Reading passage below:

NEW YORK (Reuters Health) - People who are diagnosed with colon cancer after routine colonoscopies tend to have better outcomes and less advanced cancers than people diagnosed based on symptoms, says a new study.
Those who were diagnosed with colon cancer as a result of symptoms were three times more likely to die during the study than the patients diagnosed after colonoscopy screenings, researchers found.
“It’s in line with its current use. It shows that colonoscopy appears to be beneficial in reducing deaths in those diagnosed with colorectal cancer,” said Dr. Chyke Doubeni, who studies colonoscopy use but wasn’t involved in the new research.
Colon cancer is the third most common cancer and the second leading cause of cancer death in the U.S., according to the government-backed U.S. Preventive Services Task Force (USPSTF), which recommends that people between ages 50 and 75 get screened by colonoscopy every ten years.
During a colonoscopy, a doctor uses a long flexible tube equipped with a tiny video camera to see the interior of the colon.
According to the study authors, the incidence of colon cancer in the U.S. has dropped by about 6 percent since the first national colonoscopy guidelines were introduced in 2000 - mostly due to doctors catching and removing precancerous polyps during screening.
Still, the U.S. Centers for Disease Control and Prevention reports that about 22 million people are not up-to-date with their colon cancer screenings.
For the new study, Dr. Ramzi Amri and colleagues from Massachusetts General Hospital and Harvard Medical School in Boston analyzed data on all people who underwent colon cancer surgery at their hospital from 2004 through 2011.
Their goal was to see whether those diagnosed with colon tumors after colonoscopy screenings had better outcomes than patients diagnosed after going to their doctors because they were experiencing symptoms, such as bleeding from the rectum.
Amri and his colleagues had data on 217 people diagnosed after screening and 854 who were diagnosed based on symptoms or other tests.
They found that in addition to being more likely to die, patients diagnosed with colon cancer based on symptoms were far more likely to have advanced disease, to have cancer that spread to other parts of their bodies and to have cancer that recurred.
Seventy-five percent of patients diagnosed based on their symptoms had advanced disease, compared to about 38 percent of those diagnosed after colonoscopy screenings.
About 11 percent of the group diagnosed with symptoms had cancer that spread to other parts of their bodies and 12 percent had recurrences, compared to about 2 percent and 6 percent, respectively, in the colonoscopy group.

End of Reading passage.
Extracted material below:

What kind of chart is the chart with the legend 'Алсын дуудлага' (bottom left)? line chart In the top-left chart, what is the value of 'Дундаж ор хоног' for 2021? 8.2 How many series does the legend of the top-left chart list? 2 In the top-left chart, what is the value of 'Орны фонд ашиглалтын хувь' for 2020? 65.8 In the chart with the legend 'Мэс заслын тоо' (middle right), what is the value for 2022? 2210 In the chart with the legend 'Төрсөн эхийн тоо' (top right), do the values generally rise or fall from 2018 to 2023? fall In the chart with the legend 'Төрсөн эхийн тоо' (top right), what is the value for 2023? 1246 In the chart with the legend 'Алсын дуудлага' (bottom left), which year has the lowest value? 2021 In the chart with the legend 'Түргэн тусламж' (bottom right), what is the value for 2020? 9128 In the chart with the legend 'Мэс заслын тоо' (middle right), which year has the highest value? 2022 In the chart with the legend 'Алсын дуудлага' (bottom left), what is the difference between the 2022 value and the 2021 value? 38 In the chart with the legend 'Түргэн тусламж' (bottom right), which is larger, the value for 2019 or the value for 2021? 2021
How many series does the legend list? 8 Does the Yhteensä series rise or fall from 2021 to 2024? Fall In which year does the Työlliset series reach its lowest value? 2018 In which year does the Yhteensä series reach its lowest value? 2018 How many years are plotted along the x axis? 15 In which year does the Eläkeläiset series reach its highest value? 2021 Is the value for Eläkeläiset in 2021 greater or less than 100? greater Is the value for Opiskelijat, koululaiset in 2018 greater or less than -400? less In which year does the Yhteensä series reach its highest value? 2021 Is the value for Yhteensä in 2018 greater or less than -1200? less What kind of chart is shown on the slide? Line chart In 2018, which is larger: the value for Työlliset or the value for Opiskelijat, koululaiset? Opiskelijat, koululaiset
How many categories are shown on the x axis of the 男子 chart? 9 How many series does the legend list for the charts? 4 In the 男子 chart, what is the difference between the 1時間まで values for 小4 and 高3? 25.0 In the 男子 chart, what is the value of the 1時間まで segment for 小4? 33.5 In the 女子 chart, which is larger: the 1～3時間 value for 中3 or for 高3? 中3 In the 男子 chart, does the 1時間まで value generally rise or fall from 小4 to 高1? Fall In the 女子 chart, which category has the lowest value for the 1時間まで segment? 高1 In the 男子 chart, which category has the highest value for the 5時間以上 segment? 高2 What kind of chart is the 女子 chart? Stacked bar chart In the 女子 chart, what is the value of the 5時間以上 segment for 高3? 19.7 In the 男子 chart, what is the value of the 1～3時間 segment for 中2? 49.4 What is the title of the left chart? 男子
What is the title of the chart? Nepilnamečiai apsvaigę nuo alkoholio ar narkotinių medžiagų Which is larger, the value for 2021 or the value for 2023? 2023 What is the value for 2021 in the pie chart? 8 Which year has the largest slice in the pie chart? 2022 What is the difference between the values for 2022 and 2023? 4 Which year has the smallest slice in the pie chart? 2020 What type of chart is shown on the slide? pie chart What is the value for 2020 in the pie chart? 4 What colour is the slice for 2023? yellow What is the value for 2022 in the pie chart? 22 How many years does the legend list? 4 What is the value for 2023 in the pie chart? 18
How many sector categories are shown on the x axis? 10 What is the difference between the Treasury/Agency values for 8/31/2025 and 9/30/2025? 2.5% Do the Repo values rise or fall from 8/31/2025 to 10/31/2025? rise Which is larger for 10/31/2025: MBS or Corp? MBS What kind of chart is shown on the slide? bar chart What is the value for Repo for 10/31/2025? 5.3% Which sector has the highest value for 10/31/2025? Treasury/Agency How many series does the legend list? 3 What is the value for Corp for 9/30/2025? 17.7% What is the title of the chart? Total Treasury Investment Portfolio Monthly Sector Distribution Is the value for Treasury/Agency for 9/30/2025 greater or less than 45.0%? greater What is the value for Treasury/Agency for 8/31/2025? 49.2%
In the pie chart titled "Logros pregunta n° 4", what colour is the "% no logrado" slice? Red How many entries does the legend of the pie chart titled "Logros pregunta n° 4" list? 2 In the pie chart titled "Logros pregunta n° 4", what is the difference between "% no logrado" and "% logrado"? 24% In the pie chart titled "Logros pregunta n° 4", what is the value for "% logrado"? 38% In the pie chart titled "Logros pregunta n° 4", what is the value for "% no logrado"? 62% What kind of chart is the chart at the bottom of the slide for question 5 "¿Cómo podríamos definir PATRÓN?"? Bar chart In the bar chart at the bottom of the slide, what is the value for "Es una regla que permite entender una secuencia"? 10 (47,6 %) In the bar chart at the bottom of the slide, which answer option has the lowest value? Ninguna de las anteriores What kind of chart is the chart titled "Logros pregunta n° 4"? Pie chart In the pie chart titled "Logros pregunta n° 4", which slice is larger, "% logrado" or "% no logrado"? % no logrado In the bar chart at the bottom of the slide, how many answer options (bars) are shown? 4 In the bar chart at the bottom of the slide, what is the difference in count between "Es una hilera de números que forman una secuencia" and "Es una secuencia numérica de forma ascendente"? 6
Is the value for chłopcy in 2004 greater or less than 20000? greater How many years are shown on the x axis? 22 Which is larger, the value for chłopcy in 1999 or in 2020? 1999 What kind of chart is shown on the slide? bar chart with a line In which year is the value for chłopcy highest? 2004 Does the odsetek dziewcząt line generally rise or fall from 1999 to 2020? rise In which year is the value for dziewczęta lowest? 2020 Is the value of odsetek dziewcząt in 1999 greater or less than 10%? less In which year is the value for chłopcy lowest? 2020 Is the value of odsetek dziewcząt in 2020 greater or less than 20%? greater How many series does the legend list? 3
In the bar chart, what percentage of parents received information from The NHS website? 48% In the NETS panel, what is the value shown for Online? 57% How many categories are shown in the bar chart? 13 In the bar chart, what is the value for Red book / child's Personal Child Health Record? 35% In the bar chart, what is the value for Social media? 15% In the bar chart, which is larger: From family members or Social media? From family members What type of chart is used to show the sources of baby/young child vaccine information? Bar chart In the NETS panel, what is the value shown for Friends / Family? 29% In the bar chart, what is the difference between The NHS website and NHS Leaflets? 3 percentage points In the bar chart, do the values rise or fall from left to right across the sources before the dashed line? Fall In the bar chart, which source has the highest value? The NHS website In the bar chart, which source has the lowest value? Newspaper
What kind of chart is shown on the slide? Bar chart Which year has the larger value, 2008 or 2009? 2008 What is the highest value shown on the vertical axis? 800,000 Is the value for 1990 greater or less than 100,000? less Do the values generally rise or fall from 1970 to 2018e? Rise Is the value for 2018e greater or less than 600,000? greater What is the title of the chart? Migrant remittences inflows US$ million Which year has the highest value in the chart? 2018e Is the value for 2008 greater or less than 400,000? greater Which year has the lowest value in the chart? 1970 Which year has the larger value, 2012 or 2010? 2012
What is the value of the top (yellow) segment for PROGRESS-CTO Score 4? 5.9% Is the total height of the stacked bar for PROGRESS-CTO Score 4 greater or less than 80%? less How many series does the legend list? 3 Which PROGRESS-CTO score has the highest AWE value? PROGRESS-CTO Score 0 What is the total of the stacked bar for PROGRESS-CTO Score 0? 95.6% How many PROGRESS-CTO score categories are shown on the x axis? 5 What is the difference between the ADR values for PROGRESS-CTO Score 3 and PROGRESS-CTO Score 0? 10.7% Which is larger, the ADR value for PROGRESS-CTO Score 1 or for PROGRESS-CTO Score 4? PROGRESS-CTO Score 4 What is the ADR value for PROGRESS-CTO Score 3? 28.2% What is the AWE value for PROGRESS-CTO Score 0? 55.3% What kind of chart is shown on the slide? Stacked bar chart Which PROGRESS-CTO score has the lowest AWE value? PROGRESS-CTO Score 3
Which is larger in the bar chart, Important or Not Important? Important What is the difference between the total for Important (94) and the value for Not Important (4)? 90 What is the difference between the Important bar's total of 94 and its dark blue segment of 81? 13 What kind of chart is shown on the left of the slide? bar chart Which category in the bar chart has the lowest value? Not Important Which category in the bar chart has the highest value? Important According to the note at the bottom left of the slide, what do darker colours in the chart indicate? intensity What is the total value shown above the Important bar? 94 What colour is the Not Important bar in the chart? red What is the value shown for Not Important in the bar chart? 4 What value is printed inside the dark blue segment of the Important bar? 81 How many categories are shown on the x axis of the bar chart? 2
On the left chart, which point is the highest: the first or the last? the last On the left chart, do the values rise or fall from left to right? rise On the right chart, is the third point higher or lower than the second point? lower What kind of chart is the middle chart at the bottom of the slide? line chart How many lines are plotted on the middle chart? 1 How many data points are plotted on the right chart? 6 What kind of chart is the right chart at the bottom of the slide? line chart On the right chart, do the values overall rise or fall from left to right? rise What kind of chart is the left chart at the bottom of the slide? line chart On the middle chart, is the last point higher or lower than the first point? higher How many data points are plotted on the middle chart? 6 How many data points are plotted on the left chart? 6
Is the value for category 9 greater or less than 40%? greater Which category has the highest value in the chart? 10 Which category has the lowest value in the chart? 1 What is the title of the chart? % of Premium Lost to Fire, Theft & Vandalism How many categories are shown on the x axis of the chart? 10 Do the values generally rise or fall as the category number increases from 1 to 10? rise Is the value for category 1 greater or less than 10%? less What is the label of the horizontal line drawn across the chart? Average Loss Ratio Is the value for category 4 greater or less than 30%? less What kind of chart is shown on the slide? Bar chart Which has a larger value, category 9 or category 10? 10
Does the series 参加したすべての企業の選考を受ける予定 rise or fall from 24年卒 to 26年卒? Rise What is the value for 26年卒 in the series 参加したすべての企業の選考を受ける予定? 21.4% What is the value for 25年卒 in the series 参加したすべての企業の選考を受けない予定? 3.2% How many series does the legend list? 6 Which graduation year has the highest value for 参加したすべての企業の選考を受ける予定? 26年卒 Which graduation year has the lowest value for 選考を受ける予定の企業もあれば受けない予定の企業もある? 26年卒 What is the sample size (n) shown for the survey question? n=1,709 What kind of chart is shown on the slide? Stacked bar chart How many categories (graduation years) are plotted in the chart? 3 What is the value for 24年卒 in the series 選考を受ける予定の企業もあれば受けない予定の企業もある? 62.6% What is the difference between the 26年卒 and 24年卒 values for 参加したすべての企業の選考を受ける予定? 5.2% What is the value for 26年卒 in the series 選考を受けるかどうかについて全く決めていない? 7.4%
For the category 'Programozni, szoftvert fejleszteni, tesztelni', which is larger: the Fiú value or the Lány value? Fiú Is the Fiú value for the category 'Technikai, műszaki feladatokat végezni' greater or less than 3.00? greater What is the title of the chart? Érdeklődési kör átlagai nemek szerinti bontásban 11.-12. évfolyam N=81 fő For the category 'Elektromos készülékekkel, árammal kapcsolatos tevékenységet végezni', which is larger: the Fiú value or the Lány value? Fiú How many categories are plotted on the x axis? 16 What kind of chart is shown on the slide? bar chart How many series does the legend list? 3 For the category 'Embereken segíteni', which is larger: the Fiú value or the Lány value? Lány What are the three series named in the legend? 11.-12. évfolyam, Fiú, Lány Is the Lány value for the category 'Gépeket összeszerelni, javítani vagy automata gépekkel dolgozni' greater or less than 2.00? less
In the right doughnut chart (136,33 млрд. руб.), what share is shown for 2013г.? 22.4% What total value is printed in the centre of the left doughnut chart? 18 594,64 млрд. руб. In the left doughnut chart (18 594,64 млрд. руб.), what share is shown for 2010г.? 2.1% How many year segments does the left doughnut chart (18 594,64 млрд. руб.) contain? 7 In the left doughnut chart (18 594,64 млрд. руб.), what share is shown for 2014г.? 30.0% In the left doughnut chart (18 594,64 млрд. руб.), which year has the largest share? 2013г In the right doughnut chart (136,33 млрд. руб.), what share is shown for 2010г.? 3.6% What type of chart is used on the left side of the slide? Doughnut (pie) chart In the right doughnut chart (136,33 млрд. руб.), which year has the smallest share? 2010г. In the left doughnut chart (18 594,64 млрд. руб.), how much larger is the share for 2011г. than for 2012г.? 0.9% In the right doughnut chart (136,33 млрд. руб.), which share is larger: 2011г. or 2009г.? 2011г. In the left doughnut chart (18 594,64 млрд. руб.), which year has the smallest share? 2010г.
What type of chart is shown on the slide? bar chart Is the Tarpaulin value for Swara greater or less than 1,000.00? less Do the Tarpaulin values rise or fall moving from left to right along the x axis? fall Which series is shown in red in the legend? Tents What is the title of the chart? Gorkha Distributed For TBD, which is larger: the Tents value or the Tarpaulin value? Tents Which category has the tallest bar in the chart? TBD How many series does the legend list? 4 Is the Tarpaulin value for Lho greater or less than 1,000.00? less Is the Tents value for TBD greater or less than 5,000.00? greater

End of Extracted material.

— Activity 1 —
How many people diagnosed after screening did Amri and his colleagues have data on, according to the colon cancer article?
— Activity 2 —
Repeat the part of the colon cancer article starting at "Amri and his" and ending at "the colonoscopy group.".

— Expected output 1 —
217 people

— Expected output 2 —
Amri and his colleagues had data on 217 people diagnosed after screening and 854 who were diagnosed based on symptoms or other tests.
They found that in addition to being more likely to die, patients diagnosed with colon cancer based on symptoms were far more likely to have advanced disease, to have cancer that spread to other parts of their bodies and to have cancer that recurred.
Seventy-five percent of patients diagnosed based on their symptoms had advanced disease, compared to about 38 percent of those diagnosed after colonoscopy screenings.
About 11 percent of the group diagnosed with symptoms had cancer that spread to other parts of their bodies and 12 percent had recurrences, compared to about 2 percent and 6 percent, respectively, in the colonoscopy group.